By Charlie Parke
Arizona Community Press | www.azcommunitypress.org
When you spend your money do you shop local? Studies have shown that by shopping with local business, more money goes into the local economy. This money can mean increases to local sales tax and income tax funds, more employment and possibly even lower crime. Can you save the world by shopping locally? Maybe not, but some argue it will save your city.
Small businesses generated 65% of jobs over the last 17 years. These employees become customers paying sale and income taxes that pay for police, fire, roads and schools. When these customers shop and bank locally, the local economy gets even stronger. Decreased unemployment, less vacant store fronts and better maintained cities increase the quality of life. Many local businesses can be found on the Local First Arizona website and display a Local First logo.
Local businesses are strong contributors to local culture and community. An easy example can be found around Roosevelt Row which includes restaurants, places for music and a drink, a bookstore, and art shows, such as Fair Trade Café, Jobot, Aside of Heart, Angel Trumpet’s Ale House, Lost Leaf, Lawn Gnome Publishing, Filmbar, the Firehouse Gallery and Bodega 420. This neighborhood is known by its independent businesses as much as their staff and regulars. Neighborhoods like this are special places and this one is a popular stop not just for First Friday but for local bands and community groups. Streets like this even get their own facebook pages like the page for 5th Street, for the area between Roosevelt and Garfield.
Local Businesses are often involved in the Arizona economy on many levels.

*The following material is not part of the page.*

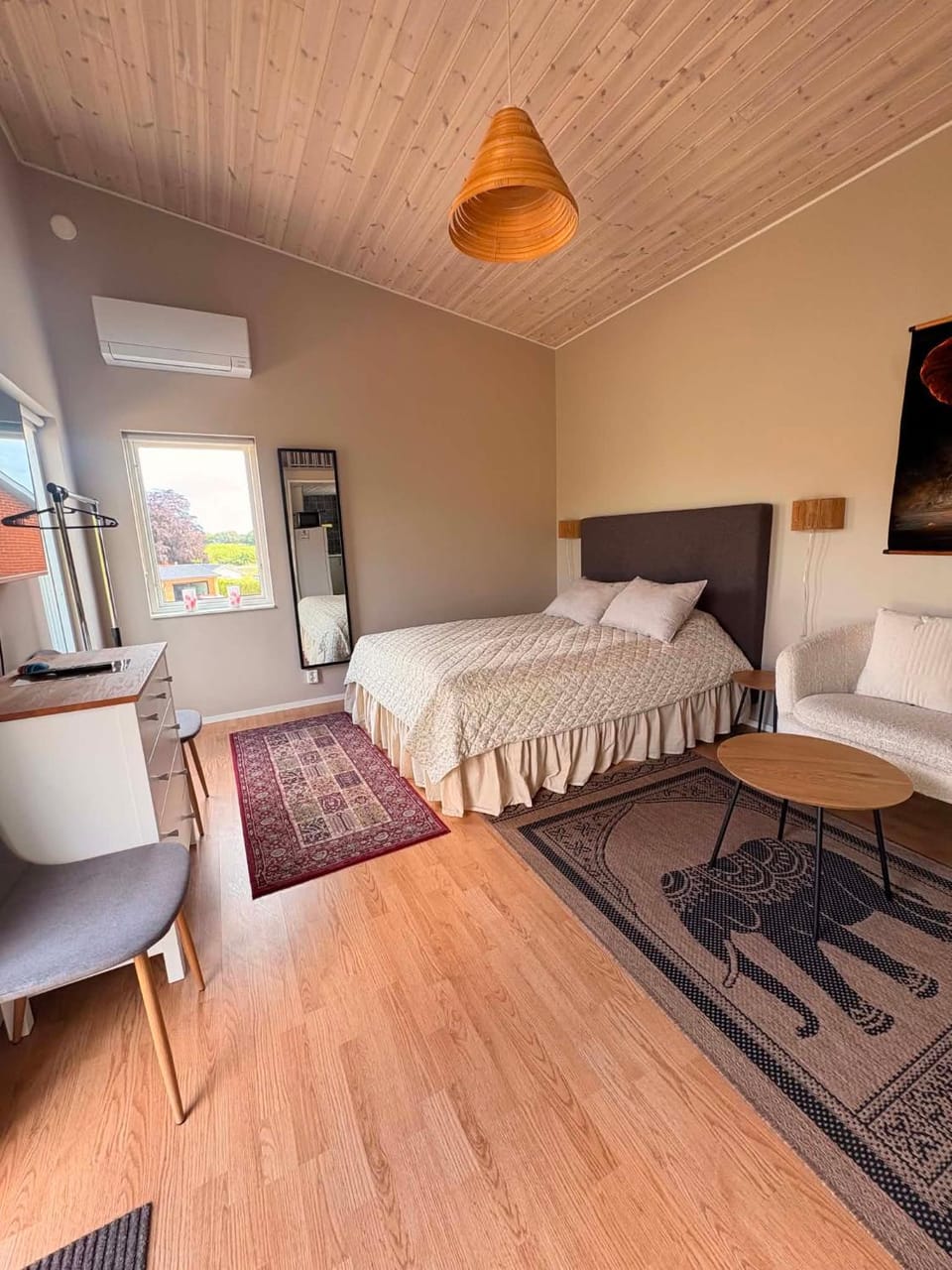 Stugan i Vik på Österlen House in Skåne County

JRC of Grand Ave neighborhood business, the Trunk Space, says they bank local with Arizona Federal Savings and Loan. Banking local usually means the money will be lent to local businesses and homeowners, a circle that keeps the Arizona economy growing. When possible they also buy local from companies like Phoenix’s Xanadu Coffee and have music equipment serviced by a locally owned and operated company, Field Services. They also feature art by local artists, CDs by local bands and about 75 local music acts appear there each month, often just starting their careers. The Trunk Space has featured benefits for local groups such as Metro Arts High School, Halo Animal Rescue, Andre House (homeless family services), the local branch of Ear Candy (which donates musical instruments to students), Arizona School for the Arts, some fundraisers that help local bands get funds to go on tour, and among many others. JRC noted the eclectic nature of the neighborhood of Grand Avenue near Roosevelt Street with Bikini Cocktail Lounge, Bragg’s Factory Diner, Jackalope Trading Post and other local businesses.
Right now, it is in a very transitional phase. We aren’t the “hip strip” that Roosevelt & 5th Street are, but the businesses and residents in our area feel like die-hard Phoenicians; People who want to be part of the community they are in, and help it grow without changing the fundamental mixed-culture aspect of it. We’re everything from boxers to mechanics, to cup-cake bakers to greasy spoon lunch counters. We’re old and new, we’re entrenched in the past and always pushing to tomorrow. We don’t think Phoenix needs to be “fixed” we just want there to be more of it, BIGGER.” ~ JRC
Local businesses are a key part of neighborhoods’ identities. Local First Arizona partners with local businesses during the week of July 4th to help customers get to know local businesses. They offer a golden ticket discount with 20% off to customers that print out a ticket and bring it in. The offer runs June 30 through July 7, 2013 in cities across Arizona and helps establish relationships that works to bring customers to businesses they might not be familiar with. If customers find local businesses and like them, both gain along with the local economy.
Accompanying the Golden Ticket in Tucson is a showing at local theatre, the Loft, of “Growth Busters”. This documentary highlights the single-mindedness of growth at any cost of the large corporate model. Filmmaker, Dave Gardner, believes this model is unsustainable as it destroys local economies and small businesses, turning us all into global employees.